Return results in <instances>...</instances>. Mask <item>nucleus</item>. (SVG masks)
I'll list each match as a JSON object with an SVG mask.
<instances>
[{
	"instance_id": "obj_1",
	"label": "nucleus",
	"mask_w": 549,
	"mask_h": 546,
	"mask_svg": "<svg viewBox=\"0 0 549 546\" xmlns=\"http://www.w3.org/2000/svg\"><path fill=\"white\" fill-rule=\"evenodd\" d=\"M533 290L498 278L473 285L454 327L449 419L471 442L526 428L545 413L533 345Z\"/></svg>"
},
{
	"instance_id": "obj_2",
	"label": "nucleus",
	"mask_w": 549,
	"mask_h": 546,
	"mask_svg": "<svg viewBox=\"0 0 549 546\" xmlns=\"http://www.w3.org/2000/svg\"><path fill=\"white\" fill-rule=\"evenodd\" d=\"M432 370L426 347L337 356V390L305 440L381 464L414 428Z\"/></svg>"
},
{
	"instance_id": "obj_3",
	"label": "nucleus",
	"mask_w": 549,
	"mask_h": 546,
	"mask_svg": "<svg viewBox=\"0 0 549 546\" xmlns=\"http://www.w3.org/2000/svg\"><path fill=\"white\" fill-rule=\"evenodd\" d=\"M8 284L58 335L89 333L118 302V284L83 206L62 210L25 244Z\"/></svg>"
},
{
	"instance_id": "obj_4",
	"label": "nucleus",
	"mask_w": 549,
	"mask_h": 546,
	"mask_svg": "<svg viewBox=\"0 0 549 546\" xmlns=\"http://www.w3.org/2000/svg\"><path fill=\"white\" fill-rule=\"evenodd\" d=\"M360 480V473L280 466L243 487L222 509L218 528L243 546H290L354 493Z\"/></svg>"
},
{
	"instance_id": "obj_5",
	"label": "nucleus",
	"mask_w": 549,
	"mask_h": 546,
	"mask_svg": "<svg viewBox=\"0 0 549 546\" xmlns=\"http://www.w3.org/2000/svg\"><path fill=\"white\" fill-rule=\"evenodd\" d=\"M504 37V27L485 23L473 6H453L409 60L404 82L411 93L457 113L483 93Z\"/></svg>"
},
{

____________________

* _TASK REQUIREMENTS_: Reproduce every line of the items above character for character, leaving nothing out and changing nothing.

* _EXPECTED OUTPUT_:
Return results in <instances>...</instances>. Mask <item>nucleus</item>. (SVG masks)
I'll list each match as a JSON object with an SVG mask.
<instances>
[{
	"instance_id": "obj_1",
	"label": "nucleus",
	"mask_w": 549,
	"mask_h": 546,
	"mask_svg": "<svg viewBox=\"0 0 549 546\" xmlns=\"http://www.w3.org/2000/svg\"><path fill=\"white\" fill-rule=\"evenodd\" d=\"M533 290L498 278L473 285L454 327L449 419L471 442L526 428L545 413L533 345Z\"/></svg>"
},
{
	"instance_id": "obj_2",
	"label": "nucleus",
	"mask_w": 549,
	"mask_h": 546,
	"mask_svg": "<svg viewBox=\"0 0 549 546\" xmlns=\"http://www.w3.org/2000/svg\"><path fill=\"white\" fill-rule=\"evenodd\" d=\"M432 370L426 347L337 356V390L305 440L381 464L414 428Z\"/></svg>"
},
{
	"instance_id": "obj_3",
	"label": "nucleus",
	"mask_w": 549,
	"mask_h": 546,
	"mask_svg": "<svg viewBox=\"0 0 549 546\" xmlns=\"http://www.w3.org/2000/svg\"><path fill=\"white\" fill-rule=\"evenodd\" d=\"M8 284L58 335L89 333L118 302V284L83 206L62 210L25 244Z\"/></svg>"
},
{
	"instance_id": "obj_4",
	"label": "nucleus",
	"mask_w": 549,
	"mask_h": 546,
	"mask_svg": "<svg viewBox=\"0 0 549 546\" xmlns=\"http://www.w3.org/2000/svg\"><path fill=\"white\" fill-rule=\"evenodd\" d=\"M360 480V473L280 466L243 487L222 509L218 528L243 546H290L354 493Z\"/></svg>"
},
{
	"instance_id": "obj_5",
	"label": "nucleus",
	"mask_w": 549,
	"mask_h": 546,
	"mask_svg": "<svg viewBox=\"0 0 549 546\" xmlns=\"http://www.w3.org/2000/svg\"><path fill=\"white\" fill-rule=\"evenodd\" d=\"M504 37V27L485 23L473 6H453L409 60L404 82L411 93L457 113L483 93Z\"/></svg>"
},
{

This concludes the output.